Reading passage:
<<<<

From Iceland — Our Murderous Fences

Our Murderous Fences

Published December 14, 2009

Our Murderous Fences

In twenty years, Iceland has granted four persons asylum—out of 500 applicants. Under ten percent of asylum claims are solved with a residence permit for humanitarian reasons. The rest are declined. In comparison, Denmark solves 45% of its claims by providing asylum or residence permit.

Authorities refer to the European Dublin II regulation as the basis for their deadly deportation policy. The fact is no country rejects asylum claims as brutally as Iceland—except Greece.

Athens, city center, October 2009. In the church square Aghios Pantaleimonas some 300 people have gathered for an anti-racist concert, reclaiming the square occupied by fascists earlier in the year. The fascist gangs stabbed and injured immigrants who dared show up. They also beat up a priest for showing sympathy to the foreigners. In June 2009, “anarchists and people in solidarity unlocked the playground at Aghios Panteleimonas, which had been sealed so as not to be used by the children of immigrant residents” and were eventually gassed by the police. (1) One man who brought his child to the playground was arrested for refusing to leave, allegedly “to protect him from the fascists” who menaced the protestors from behind the police squads.

>>>>

Data excerpt:
<<<<

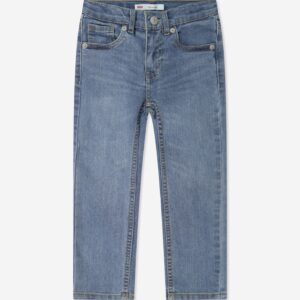 Levi's Kids Wear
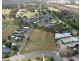 Lot 1, 16 Marshall Crescent, Heathcote VIC 3523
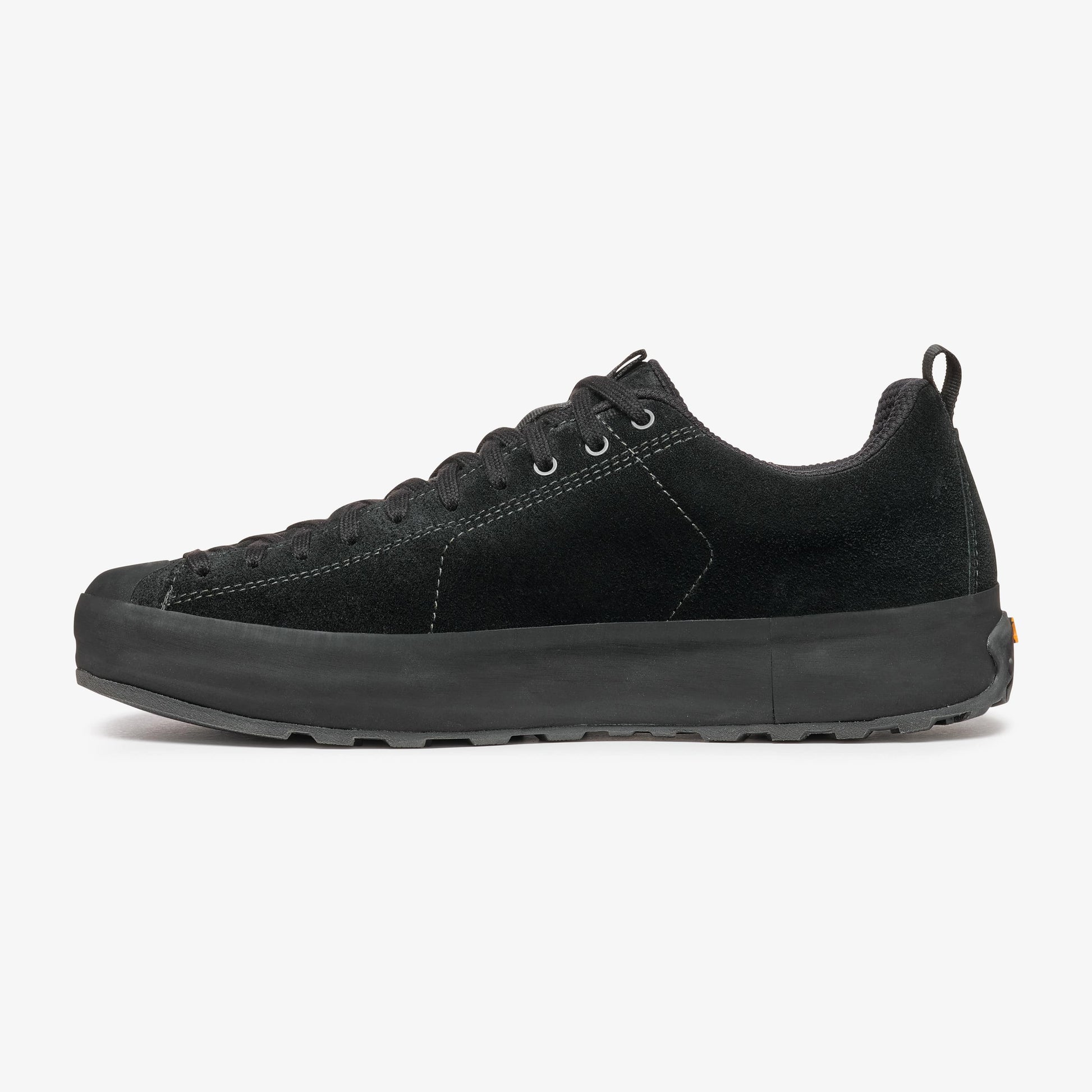 Scarpa Mojito Wrap GTX product view 3 — Black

>>>>

Exercise objective: Please resume the article on Iceland's asylum record, picking up right after its last sentence. The data comes from a separate source.

Response to this exercise:
The anti-racist concert at the end of October felt as peaceful as life inside a condensed gas container —riot-police squads stayed ready on every street corner in a kilometre’s radius from the square. It was not far from here where a 15 year old activist was shot dead by police during demonstrations in December of 2008, sparking riots all around Greece. The police remained neutral this time, however, arresting young men ready with clubs and racist intentions already at noon. Activists were bewildered, hopeful that it might signal a change in policy after a left-wing government took office in early October. But only moderately hopeful. “With their tanks and their bombs, and their bombs and their guns, in your head, in your head, they are crying …” – the Cranberries’ Zombie was blasted in between acts, a song that never before had sent shivers down my spine.

Politics in the street

Greek politics take place on the street: the fascists are actual fascists, they go around in herds and beat up immigrants. Many of them vote for the Popular Orthodox Rally, which gathered more than 7% support and two seats in the 2009 election for the European Parliament. More are openly supportive of violence; however, it is the minor 0.5% ‘Golden Dawn’ party, which describes itself as “uncompromisingly nationalist.” Links between active members and the police are not only witnessed by activists, but acknowledged by ministers as a problem.(2) The current left-wing government consists of a large social-democrat party, the Communist Party, Coalition of the Radical Left and the Ecologist Green party.(3) The matter of division which unites various left-wing forces and anarchists against fascists, right-wing and central-right parties, and frequently against the police, is immigration.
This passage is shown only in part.